# [ARTICLE]
━━━━━━━━━━━━━━━━━━━━

You are viewing a plain text version of this content. The canonical link for it is here.
Posted to user@spark.apache.org by Patrick Duin <pa...@gmail.com> on 2016/06/14 10:39:48 UTC

Create external table with partitions using sqlContext.createExternalTable

Hi,

I'm trying to use sqlContext.createExternalTable("my_table",
"/tmp/location/", "orc") to create tables. This is working fine for
non-partitioned tables. I'd like to create a partitioned table though, how
do I do that?

Can I add some information in the options: Map[String, String] parameter?

Thanks,
 Patrick

Re: Create external table with partitions using sqlContext.createExternalTable

Posted by Mich Talebzadeh <mi...@gmail.com>.
it is a good to be in control :)

Dr Mich Talebzadeh



LinkedIn * https://www.linkedin.com/profile/view?id=AAEAAAAWh2gBxianrbJd6zP6AcPCCdOABUrV8Pw
<https://www.linkedin.com/profile/view?id=AAEAAAAWh2gBxianrbJd6zP6AcPCCdOABUrV8Pw>*



http://talebzadehmich.wordpress.com



On 14 June 2016 at 13:06, Patrick Duin <pa...@gmail.com> wrote:

> Thanks, yes I have something similar working as "the alternative
> solution". :)
>
> I was hoping to get away with not having to specify my schema so the
> sqlContext.createExternalTable seemed like a nice clean approach.
>
> 2016-06-14 13:59 GMT+02:00 Mich Talebzadeh <mi...@gmail.com>:
>
>> Try this this will work
>>
>> sql("use test")
>> sql("drop table if exists test.orctype")
>> var sqltext: String = ""
>> sqltext = """
>> CREATE EXTERNAL TABLE test.orctype(
>>          prod_id bigint,
>>          cust_id bigint,
>>          time_id timestamp,
>>          channel_id bigint,
>>          promo_id bigint,
>>          quantity_sold decimal(10,0),
>>          amount_sold decimal(10,0))
>> PARTITIONED BY (
>>                        year int,
>>                        month int)
>> CLUSTERED BY (
>>          prod_id,
>>          cust_id,
>>          time_id,
>>          channel_id,
>>          promo_id)

━━━━━━━━━━━━━━━━━━━━

# [DATA]
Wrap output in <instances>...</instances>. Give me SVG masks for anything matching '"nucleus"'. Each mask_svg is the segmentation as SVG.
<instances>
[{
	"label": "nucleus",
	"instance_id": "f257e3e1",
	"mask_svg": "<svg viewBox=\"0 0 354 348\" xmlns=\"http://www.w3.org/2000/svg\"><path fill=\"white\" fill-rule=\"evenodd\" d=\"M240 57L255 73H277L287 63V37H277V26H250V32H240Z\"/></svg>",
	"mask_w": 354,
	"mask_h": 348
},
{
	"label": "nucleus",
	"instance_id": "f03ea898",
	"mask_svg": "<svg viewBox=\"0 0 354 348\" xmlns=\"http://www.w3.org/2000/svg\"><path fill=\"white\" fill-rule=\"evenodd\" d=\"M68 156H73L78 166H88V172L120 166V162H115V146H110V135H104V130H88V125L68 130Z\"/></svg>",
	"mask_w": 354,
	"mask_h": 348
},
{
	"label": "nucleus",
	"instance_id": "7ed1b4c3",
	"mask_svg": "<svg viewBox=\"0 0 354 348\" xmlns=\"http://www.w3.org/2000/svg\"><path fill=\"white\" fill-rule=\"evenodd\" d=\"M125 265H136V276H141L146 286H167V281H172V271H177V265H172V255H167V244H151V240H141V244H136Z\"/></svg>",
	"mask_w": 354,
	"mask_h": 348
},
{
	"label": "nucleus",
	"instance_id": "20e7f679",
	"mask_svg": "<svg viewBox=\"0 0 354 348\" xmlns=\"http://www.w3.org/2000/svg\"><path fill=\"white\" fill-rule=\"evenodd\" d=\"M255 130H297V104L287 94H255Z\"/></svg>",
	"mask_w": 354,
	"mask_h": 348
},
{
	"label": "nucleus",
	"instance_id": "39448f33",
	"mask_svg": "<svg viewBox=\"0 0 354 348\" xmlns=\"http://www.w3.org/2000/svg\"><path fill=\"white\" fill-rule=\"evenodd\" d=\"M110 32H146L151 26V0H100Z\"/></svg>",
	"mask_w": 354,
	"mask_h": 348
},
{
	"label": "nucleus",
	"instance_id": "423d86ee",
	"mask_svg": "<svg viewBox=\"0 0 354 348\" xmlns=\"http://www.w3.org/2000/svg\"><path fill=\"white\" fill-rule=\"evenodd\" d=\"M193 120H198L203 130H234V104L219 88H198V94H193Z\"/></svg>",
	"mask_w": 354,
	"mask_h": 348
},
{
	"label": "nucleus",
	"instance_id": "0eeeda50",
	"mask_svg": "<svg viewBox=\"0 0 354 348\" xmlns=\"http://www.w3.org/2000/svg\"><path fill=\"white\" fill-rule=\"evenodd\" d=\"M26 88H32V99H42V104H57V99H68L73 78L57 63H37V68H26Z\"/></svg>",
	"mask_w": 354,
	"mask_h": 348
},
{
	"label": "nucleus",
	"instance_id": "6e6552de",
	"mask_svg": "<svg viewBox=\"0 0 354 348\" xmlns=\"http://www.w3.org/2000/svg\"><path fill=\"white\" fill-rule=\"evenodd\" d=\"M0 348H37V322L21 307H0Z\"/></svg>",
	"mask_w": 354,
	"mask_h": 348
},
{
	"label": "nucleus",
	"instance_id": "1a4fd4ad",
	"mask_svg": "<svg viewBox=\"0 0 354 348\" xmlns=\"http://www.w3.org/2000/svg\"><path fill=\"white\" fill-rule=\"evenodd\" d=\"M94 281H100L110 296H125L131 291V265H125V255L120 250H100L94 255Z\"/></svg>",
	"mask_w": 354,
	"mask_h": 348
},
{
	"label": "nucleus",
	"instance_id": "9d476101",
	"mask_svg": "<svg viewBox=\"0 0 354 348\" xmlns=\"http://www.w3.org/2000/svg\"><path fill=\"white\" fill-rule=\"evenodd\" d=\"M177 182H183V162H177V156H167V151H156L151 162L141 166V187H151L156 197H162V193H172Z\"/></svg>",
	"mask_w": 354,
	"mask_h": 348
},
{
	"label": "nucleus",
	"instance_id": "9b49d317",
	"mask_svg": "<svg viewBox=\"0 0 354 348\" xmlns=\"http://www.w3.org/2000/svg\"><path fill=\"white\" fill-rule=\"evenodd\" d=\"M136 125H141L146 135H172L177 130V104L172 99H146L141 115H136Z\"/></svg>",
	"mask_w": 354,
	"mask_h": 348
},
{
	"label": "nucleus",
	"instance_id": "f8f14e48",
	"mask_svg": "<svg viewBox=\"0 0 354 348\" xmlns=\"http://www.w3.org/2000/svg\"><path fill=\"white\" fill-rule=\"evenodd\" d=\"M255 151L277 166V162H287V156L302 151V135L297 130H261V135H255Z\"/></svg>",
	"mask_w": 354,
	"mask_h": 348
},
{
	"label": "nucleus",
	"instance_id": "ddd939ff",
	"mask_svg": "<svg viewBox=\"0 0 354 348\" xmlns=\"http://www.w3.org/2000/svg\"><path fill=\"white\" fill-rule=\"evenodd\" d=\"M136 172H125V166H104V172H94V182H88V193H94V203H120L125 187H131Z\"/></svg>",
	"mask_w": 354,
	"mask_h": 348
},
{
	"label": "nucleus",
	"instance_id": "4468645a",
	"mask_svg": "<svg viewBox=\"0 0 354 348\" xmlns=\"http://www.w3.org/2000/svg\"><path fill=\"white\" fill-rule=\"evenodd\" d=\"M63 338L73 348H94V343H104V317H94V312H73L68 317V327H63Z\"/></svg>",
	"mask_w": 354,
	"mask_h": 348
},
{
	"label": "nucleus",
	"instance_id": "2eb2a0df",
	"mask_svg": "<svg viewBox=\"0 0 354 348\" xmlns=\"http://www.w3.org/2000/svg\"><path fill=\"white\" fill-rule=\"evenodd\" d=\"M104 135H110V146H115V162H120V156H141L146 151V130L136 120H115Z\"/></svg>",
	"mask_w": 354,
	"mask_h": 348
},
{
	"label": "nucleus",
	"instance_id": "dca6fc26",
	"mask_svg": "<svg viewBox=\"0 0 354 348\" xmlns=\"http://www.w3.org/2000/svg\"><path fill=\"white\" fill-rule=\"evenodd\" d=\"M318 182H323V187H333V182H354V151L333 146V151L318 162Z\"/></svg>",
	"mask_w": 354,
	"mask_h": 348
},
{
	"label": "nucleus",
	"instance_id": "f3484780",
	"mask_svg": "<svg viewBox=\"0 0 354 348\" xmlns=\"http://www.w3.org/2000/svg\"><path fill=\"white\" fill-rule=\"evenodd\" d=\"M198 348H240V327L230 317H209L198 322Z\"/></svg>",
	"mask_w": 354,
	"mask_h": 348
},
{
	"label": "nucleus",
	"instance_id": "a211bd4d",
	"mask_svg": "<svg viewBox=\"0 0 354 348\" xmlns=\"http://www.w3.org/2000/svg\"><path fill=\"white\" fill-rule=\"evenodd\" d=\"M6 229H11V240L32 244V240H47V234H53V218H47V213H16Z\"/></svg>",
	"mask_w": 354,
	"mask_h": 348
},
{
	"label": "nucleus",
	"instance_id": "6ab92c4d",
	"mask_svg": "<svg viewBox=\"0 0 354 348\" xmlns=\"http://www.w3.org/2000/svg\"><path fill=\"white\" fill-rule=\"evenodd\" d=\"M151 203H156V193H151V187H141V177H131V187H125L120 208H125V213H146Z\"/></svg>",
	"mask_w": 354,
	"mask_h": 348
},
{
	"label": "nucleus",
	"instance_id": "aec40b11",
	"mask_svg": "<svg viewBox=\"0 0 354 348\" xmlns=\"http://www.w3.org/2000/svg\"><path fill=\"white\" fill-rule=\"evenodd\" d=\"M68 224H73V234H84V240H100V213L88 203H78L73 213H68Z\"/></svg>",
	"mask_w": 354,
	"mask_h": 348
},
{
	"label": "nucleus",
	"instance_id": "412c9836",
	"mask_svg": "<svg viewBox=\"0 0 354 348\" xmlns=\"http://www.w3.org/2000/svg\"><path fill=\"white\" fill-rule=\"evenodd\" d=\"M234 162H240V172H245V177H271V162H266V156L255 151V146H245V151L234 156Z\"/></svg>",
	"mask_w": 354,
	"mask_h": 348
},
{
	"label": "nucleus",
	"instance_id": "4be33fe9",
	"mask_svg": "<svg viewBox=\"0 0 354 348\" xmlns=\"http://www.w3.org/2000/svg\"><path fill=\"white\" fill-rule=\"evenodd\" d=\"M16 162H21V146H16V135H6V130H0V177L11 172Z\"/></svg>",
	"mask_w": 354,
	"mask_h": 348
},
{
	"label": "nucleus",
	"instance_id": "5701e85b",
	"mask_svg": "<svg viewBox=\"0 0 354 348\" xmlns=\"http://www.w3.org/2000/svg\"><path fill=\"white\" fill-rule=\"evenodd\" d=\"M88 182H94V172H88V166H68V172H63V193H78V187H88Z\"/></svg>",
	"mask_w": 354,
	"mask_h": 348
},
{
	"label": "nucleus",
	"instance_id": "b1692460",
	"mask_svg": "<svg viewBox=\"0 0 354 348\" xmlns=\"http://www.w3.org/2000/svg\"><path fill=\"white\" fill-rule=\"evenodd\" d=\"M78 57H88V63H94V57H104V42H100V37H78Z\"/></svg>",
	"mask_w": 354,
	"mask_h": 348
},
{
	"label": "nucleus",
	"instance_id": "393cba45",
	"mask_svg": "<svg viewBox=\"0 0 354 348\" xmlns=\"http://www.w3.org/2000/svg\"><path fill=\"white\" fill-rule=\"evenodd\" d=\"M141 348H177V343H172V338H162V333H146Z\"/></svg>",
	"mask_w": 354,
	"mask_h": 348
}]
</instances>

━━━━━━━━━━━━━━━━━━━━

# [WHAT IS ASKED]
In the thread above, which columns, with their data types, does the CREATE EXTERNAL TABLE statement declare in the parenthesized list right after "test.orctype("?

# [COMPLETED TASK]
- prod_id: bigint
- cust_id: bigint
- time_id: timestamp
- channel_id: bigint
- promo_id: bigint
- quantity_sold: decimal(10,0)
- amount_sold: decimal(10,0)